23 Janvier 2019
El très de Mayo est une oeuvre majeure de Francisco de Goya. Peinte en 1814, elle témoigne de l'engagement des madrilènes contre les forces de Napoléon. En 1808, ce dernier place à la tête de l'Espagne son frère, Joseph Bonaparte, mais le 02 mai 1808, le peuple de Madrid se soulève contre l'occupant français, déclenchant la guerre d'indépendance qui gagnera tout le pays. Cette rébellion fut sévèrement réprimée par les troupes du général Murat. Dans la nuit du 02 au 03 mai, environ 400 personnes seront exécutées.
Pour comprendre le contexte de la presence française en Espagne, une excellente explication en vidéo mise en ligne à l'occasion de la publication de l'ouvrage collectif, Histoire mondiale de la France aux éditions du Seuil.
1808 : Napoléon et l'Espagne, une histoire atlantique
Goya a réalisé deux tableaux en 1814 : le premier représentant le 02 mai 1808 la charge des Mamelouks (des soldats turcs incorporés à l'armée napoléonienne) et le second, l'exécution des révoltés espagnols par les soldats français le 03 mai.
L'oeuvre de Goya va inspirer de nombreux artistes ; le premier sera Edouard Manet avec l'exécution de Maximilien (1868) par un peloton d’exécution républicain à Mexico.
Pablo Picasso a souvent peint la guerre et la douleur des populations civiles, comme Guernica. En 1951, alors membre du parti communiste français, il peint Massacre en Corée pour dénoncer la politique des Etats-Unis, engagés depuis 1950 dans une guerre contre les communistes nord-Coréens (guerre de Corée : 1950-1953).

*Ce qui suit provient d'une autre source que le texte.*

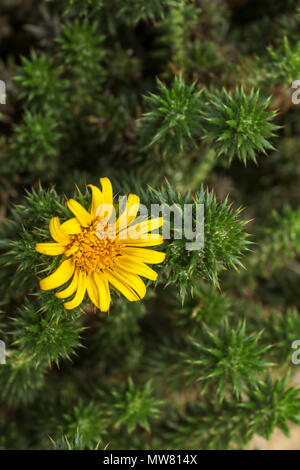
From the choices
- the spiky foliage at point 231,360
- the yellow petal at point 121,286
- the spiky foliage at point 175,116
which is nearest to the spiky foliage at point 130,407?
the spiky foliage at point 231,360

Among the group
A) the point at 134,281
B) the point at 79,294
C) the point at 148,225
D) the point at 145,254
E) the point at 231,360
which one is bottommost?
the point at 231,360

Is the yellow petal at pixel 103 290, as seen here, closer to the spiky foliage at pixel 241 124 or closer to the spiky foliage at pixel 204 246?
the spiky foliage at pixel 204 246

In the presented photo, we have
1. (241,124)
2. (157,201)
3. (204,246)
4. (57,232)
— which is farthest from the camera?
(241,124)

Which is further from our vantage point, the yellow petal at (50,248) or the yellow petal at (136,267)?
the yellow petal at (136,267)

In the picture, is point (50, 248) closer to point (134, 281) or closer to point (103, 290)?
point (103, 290)

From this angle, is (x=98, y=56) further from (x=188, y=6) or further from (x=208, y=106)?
(x=208, y=106)

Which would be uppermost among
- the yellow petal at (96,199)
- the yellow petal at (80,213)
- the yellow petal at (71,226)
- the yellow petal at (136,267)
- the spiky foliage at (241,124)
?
the spiky foliage at (241,124)

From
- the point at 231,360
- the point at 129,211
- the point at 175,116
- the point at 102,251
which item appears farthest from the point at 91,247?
the point at 231,360

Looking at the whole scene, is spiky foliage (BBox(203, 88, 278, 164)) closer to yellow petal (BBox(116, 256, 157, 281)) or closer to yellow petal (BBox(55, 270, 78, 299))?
yellow petal (BBox(116, 256, 157, 281))
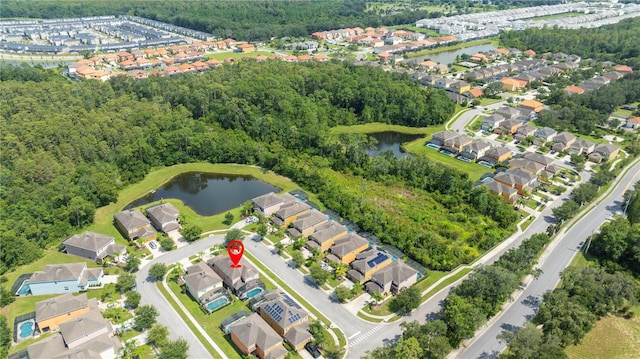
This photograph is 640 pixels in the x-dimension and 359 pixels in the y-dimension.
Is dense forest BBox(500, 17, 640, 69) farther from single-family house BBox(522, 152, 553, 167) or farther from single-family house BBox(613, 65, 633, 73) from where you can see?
single-family house BBox(522, 152, 553, 167)

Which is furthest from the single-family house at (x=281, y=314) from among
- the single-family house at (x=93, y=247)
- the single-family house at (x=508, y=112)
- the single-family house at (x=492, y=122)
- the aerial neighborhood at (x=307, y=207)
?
the single-family house at (x=508, y=112)

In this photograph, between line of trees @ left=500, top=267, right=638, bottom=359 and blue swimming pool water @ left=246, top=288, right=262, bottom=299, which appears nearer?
line of trees @ left=500, top=267, right=638, bottom=359

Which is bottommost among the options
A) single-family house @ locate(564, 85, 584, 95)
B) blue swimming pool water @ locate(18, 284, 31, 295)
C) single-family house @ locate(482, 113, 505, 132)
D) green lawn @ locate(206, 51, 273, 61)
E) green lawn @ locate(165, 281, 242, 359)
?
green lawn @ locate(165, 281, 242, 359)

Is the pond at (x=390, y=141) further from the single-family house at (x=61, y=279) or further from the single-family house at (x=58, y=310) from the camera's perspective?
the single-family house at (x=58, y=310)

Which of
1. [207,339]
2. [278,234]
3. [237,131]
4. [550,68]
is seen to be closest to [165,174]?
[237,131]

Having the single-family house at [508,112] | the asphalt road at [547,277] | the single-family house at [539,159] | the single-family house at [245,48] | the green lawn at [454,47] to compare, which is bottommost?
the asphalt road at [547,277]

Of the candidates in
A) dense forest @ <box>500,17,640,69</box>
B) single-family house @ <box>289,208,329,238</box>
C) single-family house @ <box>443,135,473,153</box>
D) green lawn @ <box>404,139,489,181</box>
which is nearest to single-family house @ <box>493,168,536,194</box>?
green lawn @ <box>404,139,489,181</box>
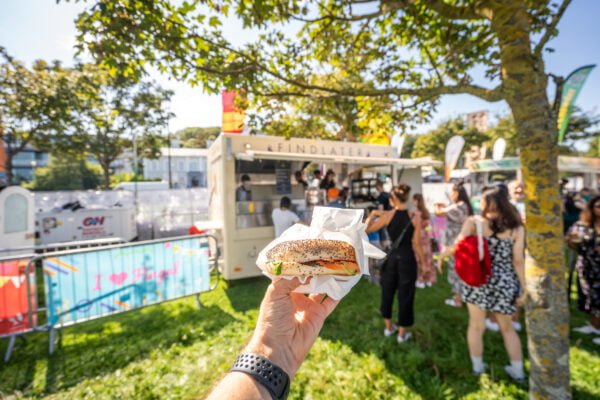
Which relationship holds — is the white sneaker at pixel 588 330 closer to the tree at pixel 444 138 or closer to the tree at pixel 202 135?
the tree at pixel 202 135

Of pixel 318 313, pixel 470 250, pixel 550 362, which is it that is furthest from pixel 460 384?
pixel 318 313

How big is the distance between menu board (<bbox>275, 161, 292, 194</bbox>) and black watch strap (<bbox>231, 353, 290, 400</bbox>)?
6.05 metres

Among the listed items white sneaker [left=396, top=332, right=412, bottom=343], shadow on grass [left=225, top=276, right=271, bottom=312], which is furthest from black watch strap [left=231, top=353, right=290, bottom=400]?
shadow on grass [left=225, top=276, right=271, bottom=312]

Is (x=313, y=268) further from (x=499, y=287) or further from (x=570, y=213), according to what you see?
(x=570, y=213)

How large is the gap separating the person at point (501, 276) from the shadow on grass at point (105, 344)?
3.51 metres

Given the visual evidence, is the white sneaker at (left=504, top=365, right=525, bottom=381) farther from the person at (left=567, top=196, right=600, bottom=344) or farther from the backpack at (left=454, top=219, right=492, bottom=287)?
the person at (left=567, top=196, right=600, bottom=344)

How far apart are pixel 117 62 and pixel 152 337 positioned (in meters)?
3.69

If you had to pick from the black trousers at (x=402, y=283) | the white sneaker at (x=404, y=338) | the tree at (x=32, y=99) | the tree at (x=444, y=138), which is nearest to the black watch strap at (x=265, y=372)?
the black trousers at (x=402, y=283)

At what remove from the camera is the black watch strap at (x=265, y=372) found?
1141 mm

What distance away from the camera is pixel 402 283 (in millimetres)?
→ 3580

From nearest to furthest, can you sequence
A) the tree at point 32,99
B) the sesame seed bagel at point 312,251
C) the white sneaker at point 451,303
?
1. the sesame seed bagel at point 312,251
2. the white sneaker at point 451,303
3. the tree at point 32,99

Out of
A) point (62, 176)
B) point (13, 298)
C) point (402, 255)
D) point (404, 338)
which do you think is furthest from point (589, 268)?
point (62, 176)

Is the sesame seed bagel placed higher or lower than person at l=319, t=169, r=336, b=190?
lower

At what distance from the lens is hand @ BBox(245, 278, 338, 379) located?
1.26 meters
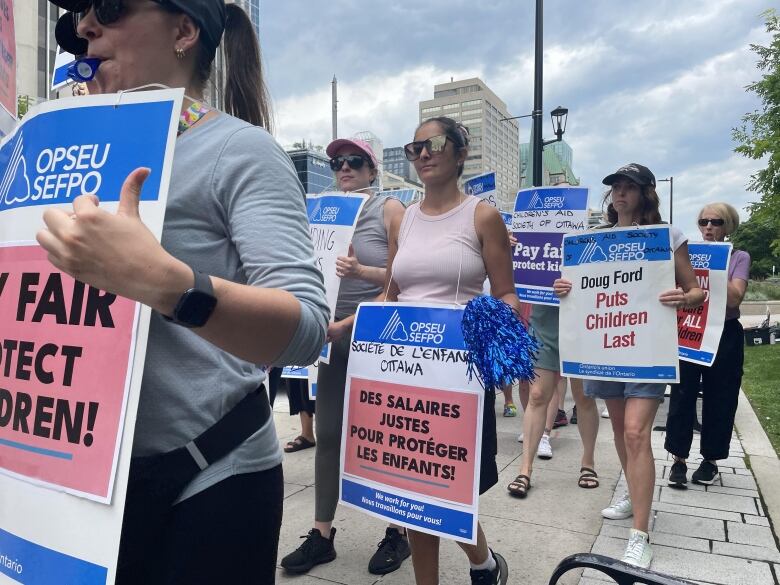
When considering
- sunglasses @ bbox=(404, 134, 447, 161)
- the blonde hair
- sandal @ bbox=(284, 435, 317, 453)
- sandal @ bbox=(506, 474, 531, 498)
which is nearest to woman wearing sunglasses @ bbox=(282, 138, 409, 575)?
sunglasses @ bbox=(404, 134, 447, 161)

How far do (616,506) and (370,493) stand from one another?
1.94 meters

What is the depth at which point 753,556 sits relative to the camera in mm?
3195

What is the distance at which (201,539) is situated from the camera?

Les civils espagnols peints par Goya sont ici remplacés par des femmes nues et des enfants, renforçant la cruauté de la scène.
Yue Minjun est un artiste contemporain, célèbre pour ses personnages hilares. En 1995, il a peint l'exécution où 4 condamnés presques nus font face à un peleton d'exécution en civil, aux fusils invisibles. L'un des boureaux reprend une pause identique au tableau de Manet. Tous rient à gorge déployée. La scène semble se dérouler sur la place Tian'anmen à Beijing devant un des murs de la cité interdite. Même si Yue Minjun s'en défend, il rappelle les évenements terribles de 1989 durant lesquels les autorités chinoises ont sévèrement réprimé des manifestations étudiantes qui demandaient des réformes politiques et démocratiques. Aujourd'hui la censure chinoise interdit toute évocation de ces évenements qui n'ont pas existés selon le pouvoir communiste. C'est cela que représente Yue Minjun : des exécutions sans fusils, des soldats sans uniformes, des rires mais pas de larmes.
Yue Minjun est célébré partout dans le monde. Il a fait l'objet d'une grande exposition en 2012-2013 à la Fondation Cartier. Il évoque dans cette vidéo son travail et quelques unes de ses œuvres.
De l'Espagne du début du XIXe siècle à la Syrie du XXIe siècle. Le lien se fait grâce à Tammam Azzam, artiste syrien réfugié à Dubai, qui a mis son art au service de son peuple pour dénoncer les violences commises par le régime de Bachar al-Assad. Il a ainsi détourné le tableau de Goya, situé ici, non pas à Madrid, mais dans une rue dévastée de Syrie. Les soldats napoléoniens sont désormais remplacés par ceux de l'armée syrienne et les madrilènes par le peuple d'Alep, de Damas ou encore Homs qu'on exécute et comme l'a dit T. Azzame : "Syrias is living The third of May every day but no one stops it".